* **What needs to be done**: Copy out the part of the entries below that opens with the line containing "Organise these from" and closes with the line containing "3. the tree at point 225,106", keeping every line exactly as it appears.

* **Provided records**:
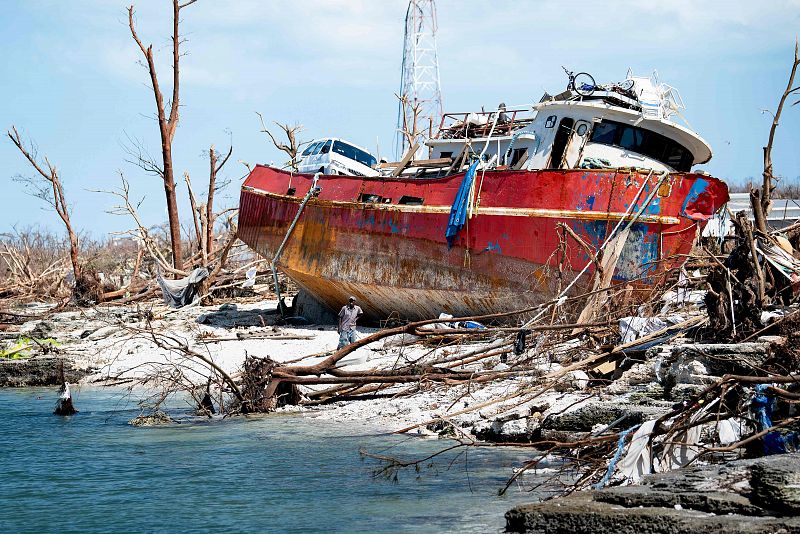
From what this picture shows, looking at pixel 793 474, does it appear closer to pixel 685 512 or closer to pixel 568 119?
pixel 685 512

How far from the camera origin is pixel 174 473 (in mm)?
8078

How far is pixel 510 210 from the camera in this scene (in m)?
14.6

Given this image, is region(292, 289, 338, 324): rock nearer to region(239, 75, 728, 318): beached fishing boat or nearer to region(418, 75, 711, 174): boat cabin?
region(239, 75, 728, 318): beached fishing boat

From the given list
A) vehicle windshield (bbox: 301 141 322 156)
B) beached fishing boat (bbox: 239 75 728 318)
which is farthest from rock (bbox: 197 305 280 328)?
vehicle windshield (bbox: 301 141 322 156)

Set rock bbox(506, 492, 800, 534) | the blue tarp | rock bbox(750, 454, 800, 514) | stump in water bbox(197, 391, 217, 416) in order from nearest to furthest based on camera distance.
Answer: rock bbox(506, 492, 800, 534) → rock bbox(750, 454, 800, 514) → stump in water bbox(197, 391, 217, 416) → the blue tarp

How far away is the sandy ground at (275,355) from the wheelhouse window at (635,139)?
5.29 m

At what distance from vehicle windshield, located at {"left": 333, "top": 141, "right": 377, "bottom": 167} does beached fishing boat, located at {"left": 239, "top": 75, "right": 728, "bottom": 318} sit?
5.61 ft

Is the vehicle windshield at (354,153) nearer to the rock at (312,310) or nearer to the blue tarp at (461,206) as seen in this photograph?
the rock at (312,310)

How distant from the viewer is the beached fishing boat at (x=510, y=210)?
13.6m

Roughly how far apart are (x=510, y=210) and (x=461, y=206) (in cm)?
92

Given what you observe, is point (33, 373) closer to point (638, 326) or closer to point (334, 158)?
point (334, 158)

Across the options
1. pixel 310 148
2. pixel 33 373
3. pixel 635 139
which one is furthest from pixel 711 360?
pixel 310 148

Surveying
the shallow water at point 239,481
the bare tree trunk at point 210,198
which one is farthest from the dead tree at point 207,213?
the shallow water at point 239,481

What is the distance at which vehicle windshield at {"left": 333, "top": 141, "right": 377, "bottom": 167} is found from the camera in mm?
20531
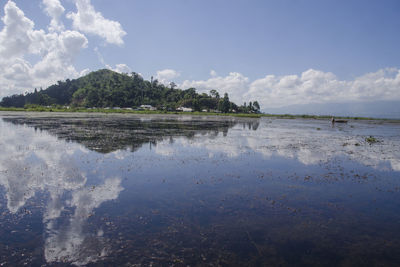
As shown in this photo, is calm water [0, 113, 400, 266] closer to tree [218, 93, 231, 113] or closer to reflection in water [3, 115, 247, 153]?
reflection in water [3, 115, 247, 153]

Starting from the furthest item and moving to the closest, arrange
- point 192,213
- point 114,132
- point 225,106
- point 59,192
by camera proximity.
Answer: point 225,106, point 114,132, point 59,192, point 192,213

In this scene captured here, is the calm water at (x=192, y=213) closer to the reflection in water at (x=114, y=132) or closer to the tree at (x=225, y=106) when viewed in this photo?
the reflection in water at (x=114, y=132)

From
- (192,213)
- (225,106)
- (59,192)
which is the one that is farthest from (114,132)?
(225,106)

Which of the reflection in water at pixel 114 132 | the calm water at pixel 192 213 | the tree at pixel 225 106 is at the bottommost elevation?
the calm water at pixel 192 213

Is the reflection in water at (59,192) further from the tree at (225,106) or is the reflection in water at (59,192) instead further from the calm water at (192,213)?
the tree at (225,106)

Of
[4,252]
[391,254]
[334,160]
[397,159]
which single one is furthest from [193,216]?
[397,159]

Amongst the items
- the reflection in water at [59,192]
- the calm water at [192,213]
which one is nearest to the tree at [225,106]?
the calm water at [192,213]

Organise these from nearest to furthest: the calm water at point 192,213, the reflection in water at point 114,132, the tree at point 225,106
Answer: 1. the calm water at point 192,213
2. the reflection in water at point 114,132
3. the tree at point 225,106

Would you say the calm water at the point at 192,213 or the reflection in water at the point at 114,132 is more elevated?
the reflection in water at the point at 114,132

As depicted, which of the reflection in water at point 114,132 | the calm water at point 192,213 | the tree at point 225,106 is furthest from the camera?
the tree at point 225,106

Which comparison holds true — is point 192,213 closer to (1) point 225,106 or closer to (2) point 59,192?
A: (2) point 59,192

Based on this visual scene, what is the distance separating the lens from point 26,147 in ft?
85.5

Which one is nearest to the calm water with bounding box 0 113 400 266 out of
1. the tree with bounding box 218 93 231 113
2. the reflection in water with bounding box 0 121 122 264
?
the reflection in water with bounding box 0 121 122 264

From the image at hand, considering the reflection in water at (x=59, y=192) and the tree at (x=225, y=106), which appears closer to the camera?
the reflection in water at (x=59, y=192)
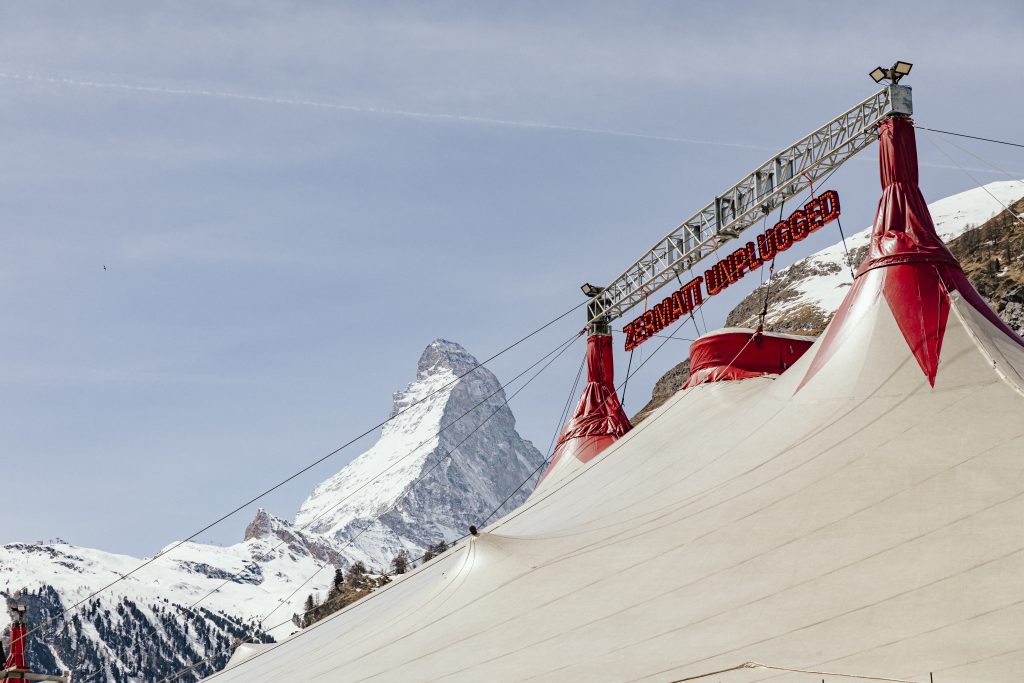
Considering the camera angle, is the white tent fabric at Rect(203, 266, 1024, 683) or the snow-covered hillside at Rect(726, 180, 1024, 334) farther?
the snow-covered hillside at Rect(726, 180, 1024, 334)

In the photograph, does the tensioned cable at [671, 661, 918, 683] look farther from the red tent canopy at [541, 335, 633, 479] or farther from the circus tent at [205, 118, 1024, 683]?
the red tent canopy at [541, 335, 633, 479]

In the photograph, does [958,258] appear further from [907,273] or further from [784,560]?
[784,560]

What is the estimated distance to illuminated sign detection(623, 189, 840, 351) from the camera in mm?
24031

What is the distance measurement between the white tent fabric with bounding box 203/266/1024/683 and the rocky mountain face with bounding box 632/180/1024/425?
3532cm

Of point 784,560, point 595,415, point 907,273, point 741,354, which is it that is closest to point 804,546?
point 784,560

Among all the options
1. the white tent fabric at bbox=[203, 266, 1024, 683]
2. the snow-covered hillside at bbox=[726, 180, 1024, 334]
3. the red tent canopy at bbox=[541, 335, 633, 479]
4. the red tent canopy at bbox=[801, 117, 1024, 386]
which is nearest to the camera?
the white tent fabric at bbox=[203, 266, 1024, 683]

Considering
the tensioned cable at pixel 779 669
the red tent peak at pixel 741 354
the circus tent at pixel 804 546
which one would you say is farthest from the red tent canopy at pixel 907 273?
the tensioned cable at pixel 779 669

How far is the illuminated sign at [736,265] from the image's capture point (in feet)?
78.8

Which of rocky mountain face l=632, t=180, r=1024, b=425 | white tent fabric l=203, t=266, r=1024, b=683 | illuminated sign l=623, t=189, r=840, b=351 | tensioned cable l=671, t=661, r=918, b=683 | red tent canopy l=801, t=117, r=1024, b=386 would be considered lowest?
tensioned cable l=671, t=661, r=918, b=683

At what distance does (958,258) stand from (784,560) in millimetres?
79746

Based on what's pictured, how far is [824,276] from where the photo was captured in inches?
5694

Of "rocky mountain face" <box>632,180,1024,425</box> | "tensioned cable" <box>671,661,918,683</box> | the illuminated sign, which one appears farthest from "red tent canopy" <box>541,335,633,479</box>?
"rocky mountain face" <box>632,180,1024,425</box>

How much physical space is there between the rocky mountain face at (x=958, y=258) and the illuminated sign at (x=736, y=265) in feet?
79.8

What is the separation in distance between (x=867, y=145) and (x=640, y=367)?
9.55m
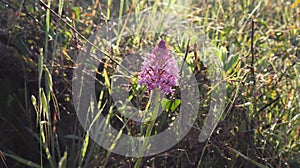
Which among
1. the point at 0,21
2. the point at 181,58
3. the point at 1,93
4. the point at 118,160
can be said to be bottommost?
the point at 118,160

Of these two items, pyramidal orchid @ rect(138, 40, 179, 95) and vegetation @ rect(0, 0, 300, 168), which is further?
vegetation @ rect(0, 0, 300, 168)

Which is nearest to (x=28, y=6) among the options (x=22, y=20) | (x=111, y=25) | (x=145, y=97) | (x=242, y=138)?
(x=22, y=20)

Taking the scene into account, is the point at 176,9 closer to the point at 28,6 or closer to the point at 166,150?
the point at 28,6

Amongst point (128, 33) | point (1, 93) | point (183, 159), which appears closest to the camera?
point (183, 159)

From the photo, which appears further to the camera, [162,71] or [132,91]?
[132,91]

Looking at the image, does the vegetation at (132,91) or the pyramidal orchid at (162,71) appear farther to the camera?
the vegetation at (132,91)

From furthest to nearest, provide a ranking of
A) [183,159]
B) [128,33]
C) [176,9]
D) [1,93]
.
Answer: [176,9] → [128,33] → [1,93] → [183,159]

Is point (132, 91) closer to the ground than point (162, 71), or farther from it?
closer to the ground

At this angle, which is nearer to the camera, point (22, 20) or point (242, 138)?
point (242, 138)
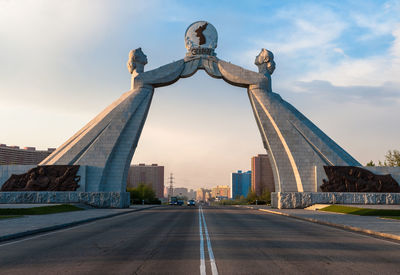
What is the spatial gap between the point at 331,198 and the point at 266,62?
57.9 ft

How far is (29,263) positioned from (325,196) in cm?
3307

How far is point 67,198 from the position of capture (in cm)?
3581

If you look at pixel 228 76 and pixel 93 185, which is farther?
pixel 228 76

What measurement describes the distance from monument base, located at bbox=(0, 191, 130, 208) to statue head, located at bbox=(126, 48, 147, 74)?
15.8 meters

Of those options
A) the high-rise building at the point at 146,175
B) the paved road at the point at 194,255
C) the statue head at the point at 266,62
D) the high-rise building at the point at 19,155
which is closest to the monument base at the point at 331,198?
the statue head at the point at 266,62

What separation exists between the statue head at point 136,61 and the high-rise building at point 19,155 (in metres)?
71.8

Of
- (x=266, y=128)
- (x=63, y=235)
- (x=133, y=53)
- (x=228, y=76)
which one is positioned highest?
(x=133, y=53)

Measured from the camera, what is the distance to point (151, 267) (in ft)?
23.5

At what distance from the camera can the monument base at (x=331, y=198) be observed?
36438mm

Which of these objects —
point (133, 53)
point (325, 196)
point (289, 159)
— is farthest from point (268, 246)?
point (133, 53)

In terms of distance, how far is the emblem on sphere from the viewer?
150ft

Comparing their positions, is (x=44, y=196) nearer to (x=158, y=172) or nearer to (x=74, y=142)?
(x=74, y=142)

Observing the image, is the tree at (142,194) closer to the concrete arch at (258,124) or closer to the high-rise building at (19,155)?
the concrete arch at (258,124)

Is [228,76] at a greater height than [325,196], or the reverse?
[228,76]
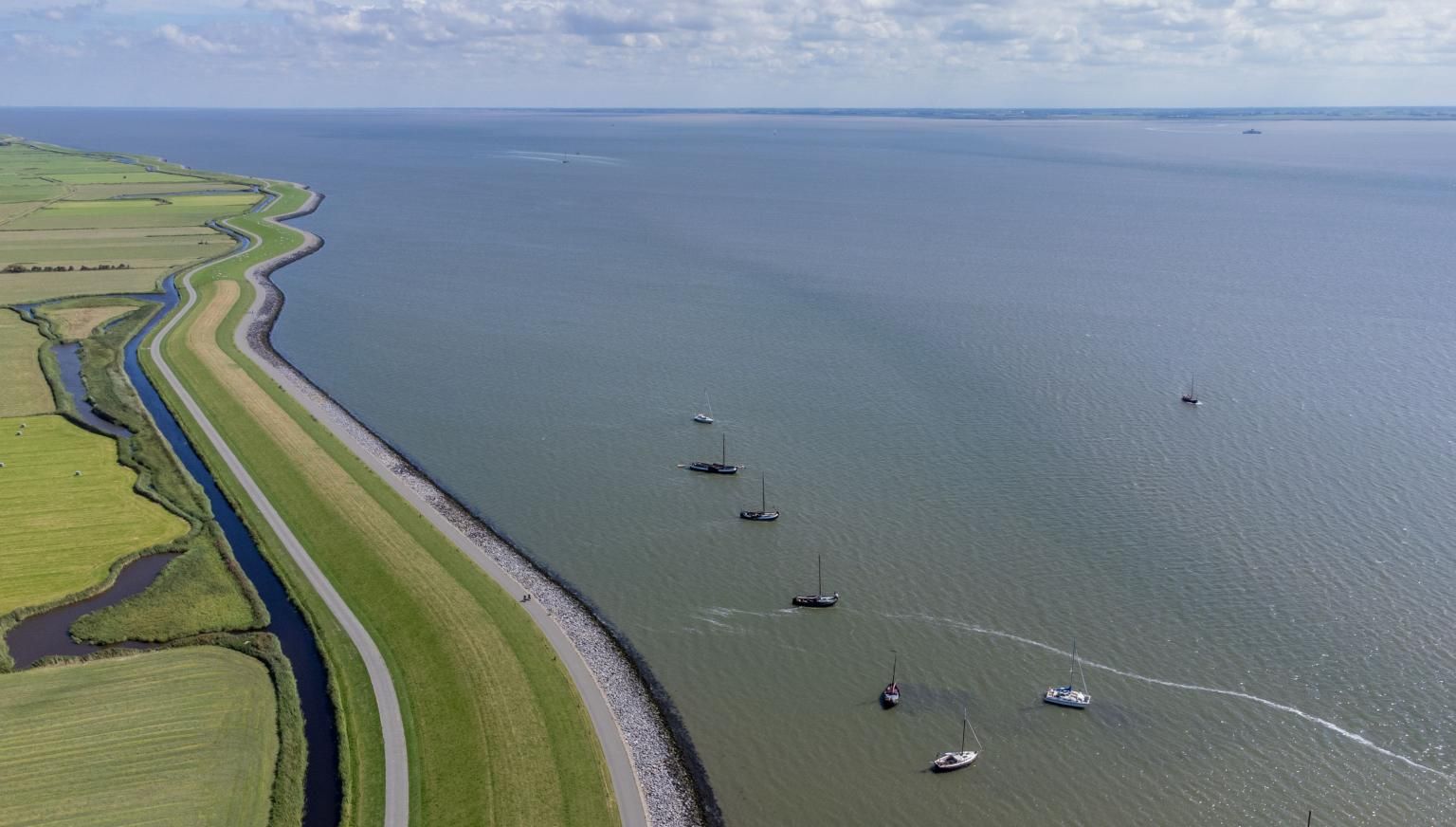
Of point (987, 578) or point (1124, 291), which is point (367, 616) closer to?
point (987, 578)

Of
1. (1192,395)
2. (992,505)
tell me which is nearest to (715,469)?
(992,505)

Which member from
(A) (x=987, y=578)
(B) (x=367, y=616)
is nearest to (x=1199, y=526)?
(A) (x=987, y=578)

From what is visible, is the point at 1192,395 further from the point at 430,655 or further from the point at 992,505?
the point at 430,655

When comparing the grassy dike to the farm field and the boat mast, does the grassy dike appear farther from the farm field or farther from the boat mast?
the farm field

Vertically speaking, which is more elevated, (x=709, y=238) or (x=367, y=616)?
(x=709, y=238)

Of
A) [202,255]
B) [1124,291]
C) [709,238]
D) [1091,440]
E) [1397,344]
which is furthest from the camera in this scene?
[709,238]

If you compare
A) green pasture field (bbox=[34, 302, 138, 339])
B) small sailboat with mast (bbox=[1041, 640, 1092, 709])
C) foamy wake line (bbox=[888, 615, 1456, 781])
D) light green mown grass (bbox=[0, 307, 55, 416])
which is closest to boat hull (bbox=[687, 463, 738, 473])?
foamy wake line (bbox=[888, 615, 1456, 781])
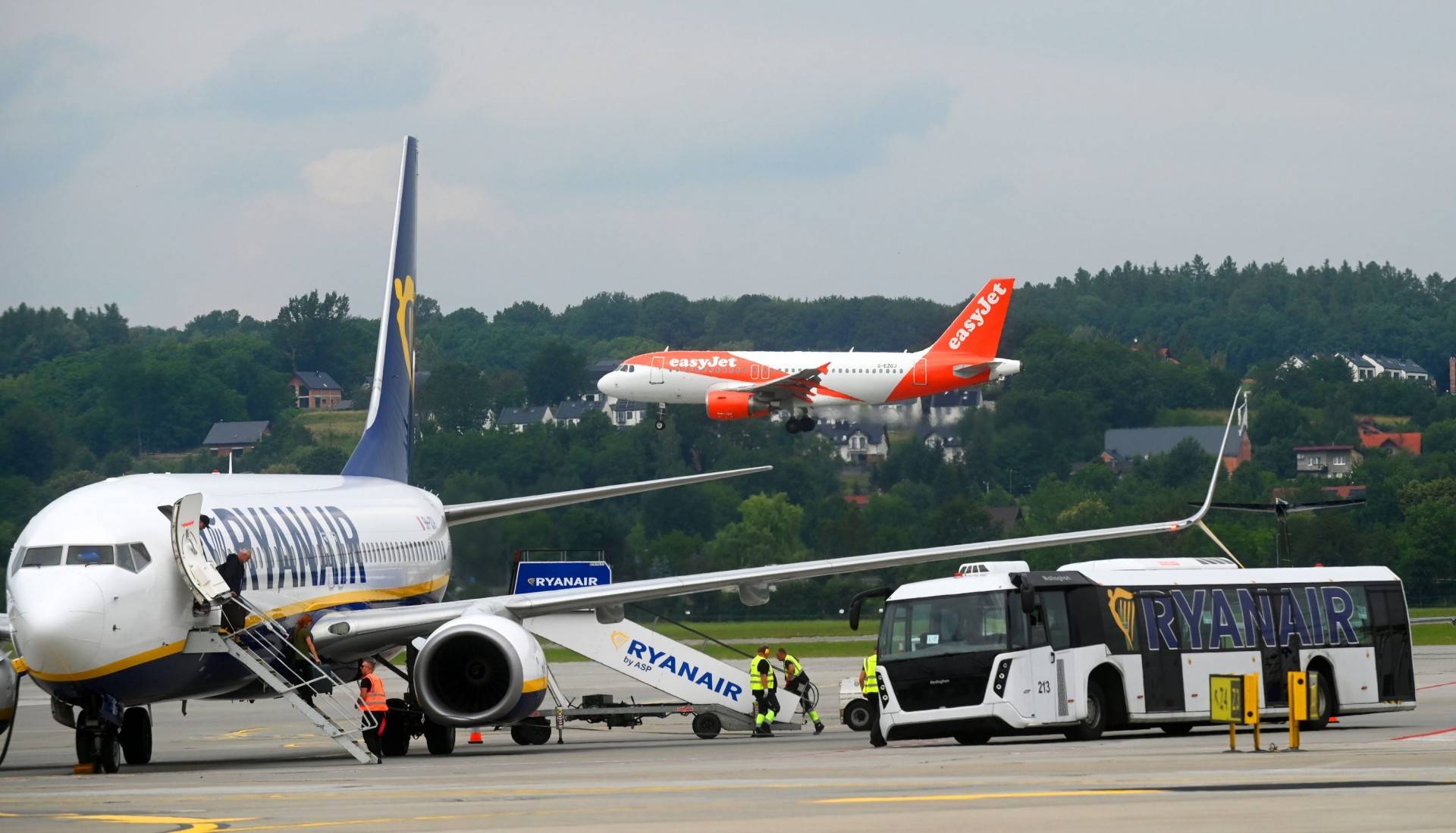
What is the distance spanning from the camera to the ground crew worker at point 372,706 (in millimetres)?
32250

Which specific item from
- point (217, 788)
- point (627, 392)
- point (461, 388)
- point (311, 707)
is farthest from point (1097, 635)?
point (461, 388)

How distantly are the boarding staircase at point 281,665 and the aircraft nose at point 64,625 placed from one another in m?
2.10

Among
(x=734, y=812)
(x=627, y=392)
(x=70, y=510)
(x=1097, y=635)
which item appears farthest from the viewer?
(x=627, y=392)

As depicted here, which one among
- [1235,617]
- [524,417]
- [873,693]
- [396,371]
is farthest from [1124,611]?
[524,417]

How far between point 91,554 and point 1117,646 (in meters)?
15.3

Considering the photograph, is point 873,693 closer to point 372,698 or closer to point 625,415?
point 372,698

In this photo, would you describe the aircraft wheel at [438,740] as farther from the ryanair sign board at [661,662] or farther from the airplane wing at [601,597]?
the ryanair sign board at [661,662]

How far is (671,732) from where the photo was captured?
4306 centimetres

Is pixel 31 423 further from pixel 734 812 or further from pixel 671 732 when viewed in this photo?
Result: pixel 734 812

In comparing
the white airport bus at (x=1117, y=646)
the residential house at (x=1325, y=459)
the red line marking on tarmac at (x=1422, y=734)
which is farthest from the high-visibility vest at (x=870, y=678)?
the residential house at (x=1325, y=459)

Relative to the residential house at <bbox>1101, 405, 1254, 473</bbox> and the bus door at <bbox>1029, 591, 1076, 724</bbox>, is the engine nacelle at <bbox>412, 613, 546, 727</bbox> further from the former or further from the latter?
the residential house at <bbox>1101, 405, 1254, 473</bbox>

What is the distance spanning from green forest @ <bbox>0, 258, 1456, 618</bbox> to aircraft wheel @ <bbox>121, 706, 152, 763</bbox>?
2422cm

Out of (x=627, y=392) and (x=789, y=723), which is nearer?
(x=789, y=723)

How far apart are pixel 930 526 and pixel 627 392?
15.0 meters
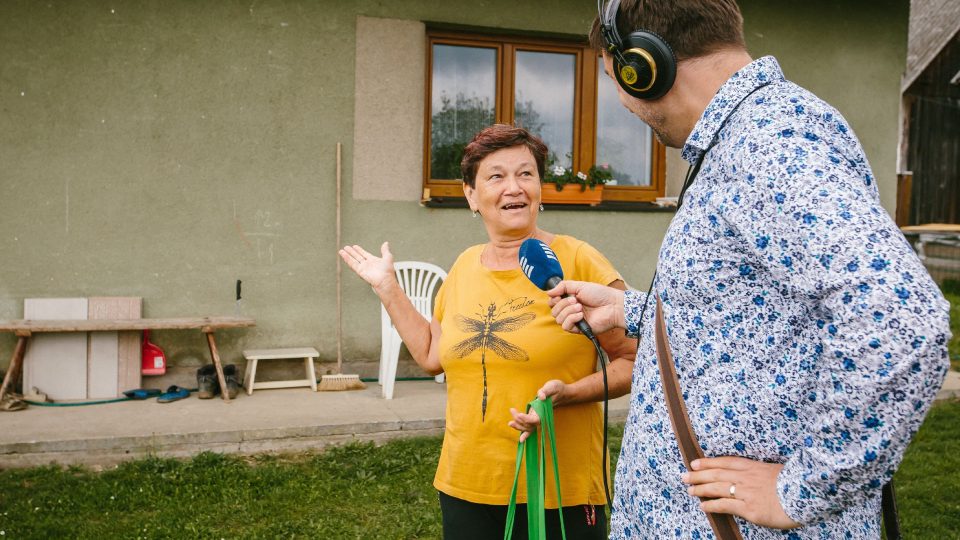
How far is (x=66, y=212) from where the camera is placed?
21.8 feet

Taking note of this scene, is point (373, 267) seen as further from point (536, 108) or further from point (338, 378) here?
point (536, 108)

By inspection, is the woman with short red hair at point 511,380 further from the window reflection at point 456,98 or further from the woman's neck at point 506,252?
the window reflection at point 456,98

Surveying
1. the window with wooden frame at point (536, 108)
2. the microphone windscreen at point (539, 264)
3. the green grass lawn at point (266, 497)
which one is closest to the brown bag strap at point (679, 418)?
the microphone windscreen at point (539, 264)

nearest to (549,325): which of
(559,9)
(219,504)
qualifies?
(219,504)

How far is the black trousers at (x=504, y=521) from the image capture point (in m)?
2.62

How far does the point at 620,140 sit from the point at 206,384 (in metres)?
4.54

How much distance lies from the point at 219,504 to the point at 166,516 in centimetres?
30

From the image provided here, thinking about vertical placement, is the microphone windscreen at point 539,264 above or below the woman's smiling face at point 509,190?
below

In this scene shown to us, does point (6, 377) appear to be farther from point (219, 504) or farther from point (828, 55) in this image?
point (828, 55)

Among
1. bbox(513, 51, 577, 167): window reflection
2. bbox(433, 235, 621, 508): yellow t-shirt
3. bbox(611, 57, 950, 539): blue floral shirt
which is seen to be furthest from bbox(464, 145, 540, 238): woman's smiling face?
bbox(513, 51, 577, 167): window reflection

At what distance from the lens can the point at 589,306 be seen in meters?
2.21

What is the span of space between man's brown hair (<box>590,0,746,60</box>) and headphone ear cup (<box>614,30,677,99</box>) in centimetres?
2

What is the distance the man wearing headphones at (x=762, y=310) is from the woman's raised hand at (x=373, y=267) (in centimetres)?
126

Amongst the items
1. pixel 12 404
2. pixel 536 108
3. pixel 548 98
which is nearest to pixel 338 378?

* **Task response**:
Organise these from nearest to furthest: the calm water at point 192,213, the reflection in water at point 114,132, the tree at point 225,106
Answer: 1. the calm water at point 192,213
2. the reflection in water at point 114,132
3. the tree at point 225,106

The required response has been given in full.